Why do I not believe in Jesus if I believe in her? I was not forced to see her in my world, and I am not obligated to either. She is like the mother I've never truly had. She'll acknowledge my choices, dislike or like, but no matter the path I choose, she will never forsake me even if I don't believe in her. She won't force me to ignore all the other pantheons, or to ignore my curiosity for other possibilities. She won't put all sorts of limits and rules and expectations to get into the next life in my way. She accepts that if I am to become a 'bad' person, it was destined. If I am to become a good person, it , to, was destined and she will not leave me when she cannot control my path. The least she expects of me is to harm none and to make wise choices. Like a watchful, but respectful parent allows their child to make the proper choices at times, to trust in OUR judgment and know when their time to intervene is there. Not to tell us our choices and put walls up around us to keep us safe. (So I finally found the reasoning behind my true dislike of 'fancy white churches'. That religion is perfect for all my friends and family - But not for me. Too much control and too many rules cow me and I simply become and apathetic mush on a pew. The truest 'sermons' I ever hear are the strikes of lightning warning that to be stupid and confident and trifle with nature is to be a dead or maimed person. Not even God can control the nature.)

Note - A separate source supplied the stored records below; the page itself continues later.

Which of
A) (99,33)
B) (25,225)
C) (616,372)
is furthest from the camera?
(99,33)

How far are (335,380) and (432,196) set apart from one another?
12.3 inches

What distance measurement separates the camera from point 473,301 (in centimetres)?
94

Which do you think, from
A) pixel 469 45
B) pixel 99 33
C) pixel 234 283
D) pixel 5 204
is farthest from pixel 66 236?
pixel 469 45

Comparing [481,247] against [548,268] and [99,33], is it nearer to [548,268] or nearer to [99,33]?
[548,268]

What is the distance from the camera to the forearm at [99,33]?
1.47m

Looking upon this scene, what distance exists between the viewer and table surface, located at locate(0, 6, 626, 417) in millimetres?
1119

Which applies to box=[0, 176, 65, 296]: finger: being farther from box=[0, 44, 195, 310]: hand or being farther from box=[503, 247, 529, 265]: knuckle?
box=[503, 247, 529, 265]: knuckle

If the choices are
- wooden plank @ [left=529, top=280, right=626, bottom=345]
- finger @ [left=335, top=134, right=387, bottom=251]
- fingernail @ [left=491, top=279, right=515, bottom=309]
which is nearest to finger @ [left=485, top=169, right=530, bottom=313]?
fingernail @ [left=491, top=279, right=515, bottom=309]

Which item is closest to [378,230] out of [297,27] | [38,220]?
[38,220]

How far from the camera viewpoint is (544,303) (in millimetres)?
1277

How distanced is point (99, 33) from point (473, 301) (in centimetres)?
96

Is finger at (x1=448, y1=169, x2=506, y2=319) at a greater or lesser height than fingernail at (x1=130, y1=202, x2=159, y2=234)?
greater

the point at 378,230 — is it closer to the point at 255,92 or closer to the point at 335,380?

But then, what do I do when people ask me for my religion? Of course I never say directly "Hey, I think I'm Pagan." because most Utahns are Mormon, and Mormons are, fairly put, just as spiny and thorny as Christians sometimes about protecting their own little religious corner from a 'heathen'. And I can't rightly claim I'm Mormon because I dislike church and I don't pray. (I recently had this... "Why don't you take seminary?" I wasn't trying to be rude or anything, but I do NOT like the idea of mixing religion and school. I know what I need to about being LDS now, and sometimes it seems almost as if the people I know who are LDS are in a cult of some sort...)
I can't be agnostic either because I believe mostly in Pagan forms of gods and worship. Not atheist - of course - I believe in my Goddess/God whoever they are.
But then if I told someone I'm not 'this' or 'that', they would be the worst of my persecutors because I am the only person who cannot seem to 'choose a side'. And why should I have to? I see Pagans all around who never cursed another religious person of another alignment, unless they have grounds to do so, but many of the 'others' go after Pagans when the world isn't to their liking.
So, what's a person to do? This... all of this, has come from two years, almost, exploring the 'other side' and rightly so. I have a lot of people to thank for leading me to this little 'grove' to find who I really expect to be religiously. (Even if they were the ones driving me here as a last resort.) My thanks to the Lady and her Lord above and around us, those who may see her and those who may not. Without her, I might never have realized that nothing has a true 'black' or 'white' option. You only see what you want, only believe what you choose. And right now, I see quite a bit of light at my current crossroads of knowledge. Perhaps it's a train come to flatten me for my 'heathen' ways, or maybe it's a lightnin' bug come to lead me off into more questions for the NEXT two years... (And sorry if I ramble. A sleepy person tends to do that...
Off to bed! Just felt like emptying my mind of all these little 'revelations' of the last few months.)